:: Given exercise 1 ::
From the film passage below, write out the text from "2006 Hong Kong film by" up to and including "in the film.".
:: Given exercise 2 ::
According to the film passage below, which series does My Mother Is a Belly Dancer belong to?

:: Passage ::
[START]
- Traditional Chinese: 師奶唔易做
- Simplified Chinese: 师奶唔易做
- Directed by: Lee Kung-lok
- Screenplay by: Erica Lee Hai Yan
- Story by: Lee Kun-lok Susan Chan
- Produced by: Andy Lau Lorna Tee Wong Ching-po Chen On Chu
- Starring: Kristal Tin Gordon Lam Moni Tung Suet Lei Amy Chum Andy Lau
- Cinematography: Jason Kwan
- Edited by: Cheung Kin-hung Daniel Yu
- Music by: Paul Wong
- Distributed by: Focus Films
- Release date: 9 November 2006;
- Country: Hong Kong
- Language: Cantonese
- Box office: HK $233,918

= My Mother Is a Belly Dancer =

2006 Hong Kong film by Lee Kung-lok

My Mother Is a Belly Dancer (師奶唔易做, lit: "It's not easy to be a see lai") is a 2006 Hong Kong film directed by Lee Kung-Lok. It is part of Andy Lau's "Focus: First Cut" series, focusing on promising young directors from Asia. Andy Lau makes a cameo in the film.
[END]
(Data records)
[START]
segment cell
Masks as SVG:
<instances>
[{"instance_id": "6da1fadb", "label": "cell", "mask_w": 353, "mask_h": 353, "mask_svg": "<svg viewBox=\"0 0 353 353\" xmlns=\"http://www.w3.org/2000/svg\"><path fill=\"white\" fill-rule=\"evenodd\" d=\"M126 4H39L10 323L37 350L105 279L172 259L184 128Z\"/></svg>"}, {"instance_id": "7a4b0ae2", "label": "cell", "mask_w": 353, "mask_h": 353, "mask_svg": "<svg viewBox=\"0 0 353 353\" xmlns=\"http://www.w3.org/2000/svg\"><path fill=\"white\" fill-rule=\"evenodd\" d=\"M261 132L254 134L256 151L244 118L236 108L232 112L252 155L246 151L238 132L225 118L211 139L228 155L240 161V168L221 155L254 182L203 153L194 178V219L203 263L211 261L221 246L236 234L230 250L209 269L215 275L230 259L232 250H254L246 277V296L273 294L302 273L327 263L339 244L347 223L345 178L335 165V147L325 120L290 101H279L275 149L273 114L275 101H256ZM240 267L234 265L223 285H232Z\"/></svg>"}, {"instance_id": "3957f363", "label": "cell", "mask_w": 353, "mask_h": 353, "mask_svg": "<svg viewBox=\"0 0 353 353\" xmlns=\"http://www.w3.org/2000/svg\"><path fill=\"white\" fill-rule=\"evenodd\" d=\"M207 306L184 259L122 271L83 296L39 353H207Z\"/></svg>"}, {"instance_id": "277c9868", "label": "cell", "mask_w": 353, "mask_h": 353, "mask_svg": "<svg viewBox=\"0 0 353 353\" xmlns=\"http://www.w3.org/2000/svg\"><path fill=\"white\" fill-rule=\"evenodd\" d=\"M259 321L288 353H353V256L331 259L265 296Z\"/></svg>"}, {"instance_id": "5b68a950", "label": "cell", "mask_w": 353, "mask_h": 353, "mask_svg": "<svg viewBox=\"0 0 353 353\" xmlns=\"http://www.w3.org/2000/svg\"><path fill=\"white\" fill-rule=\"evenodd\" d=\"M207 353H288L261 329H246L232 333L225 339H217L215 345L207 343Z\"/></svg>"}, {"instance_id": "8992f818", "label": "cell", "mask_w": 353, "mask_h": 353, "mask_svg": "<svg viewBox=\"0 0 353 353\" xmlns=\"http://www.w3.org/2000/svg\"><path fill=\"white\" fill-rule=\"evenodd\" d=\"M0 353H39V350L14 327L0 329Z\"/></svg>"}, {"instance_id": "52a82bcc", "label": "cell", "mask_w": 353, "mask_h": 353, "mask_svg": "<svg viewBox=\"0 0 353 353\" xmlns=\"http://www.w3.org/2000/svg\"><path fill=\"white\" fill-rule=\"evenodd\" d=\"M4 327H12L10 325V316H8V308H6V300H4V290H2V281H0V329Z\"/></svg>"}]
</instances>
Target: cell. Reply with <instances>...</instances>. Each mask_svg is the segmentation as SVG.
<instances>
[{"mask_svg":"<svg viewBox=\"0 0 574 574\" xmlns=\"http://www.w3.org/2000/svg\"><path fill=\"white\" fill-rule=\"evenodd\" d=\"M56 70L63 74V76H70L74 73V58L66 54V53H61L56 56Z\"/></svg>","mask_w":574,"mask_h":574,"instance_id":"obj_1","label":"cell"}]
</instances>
[END]
:: Written answer 1 ::
2006 Hong Kong film by Lee Kung-lok

My Mother Is a Belly Dancer (師奶唔易做, lit: "It's not easy to be a see lai") is a 2006 Hong Kong film directed by Lee Kung-Lok. It is part of Andy Lau's "Focus: First Cut" series, focusing on promising young directors from Asia. Andy Lau makes a cameo in the film.

:: Written answer 2 ::
Andy Lau's "Focus: First Cut" series.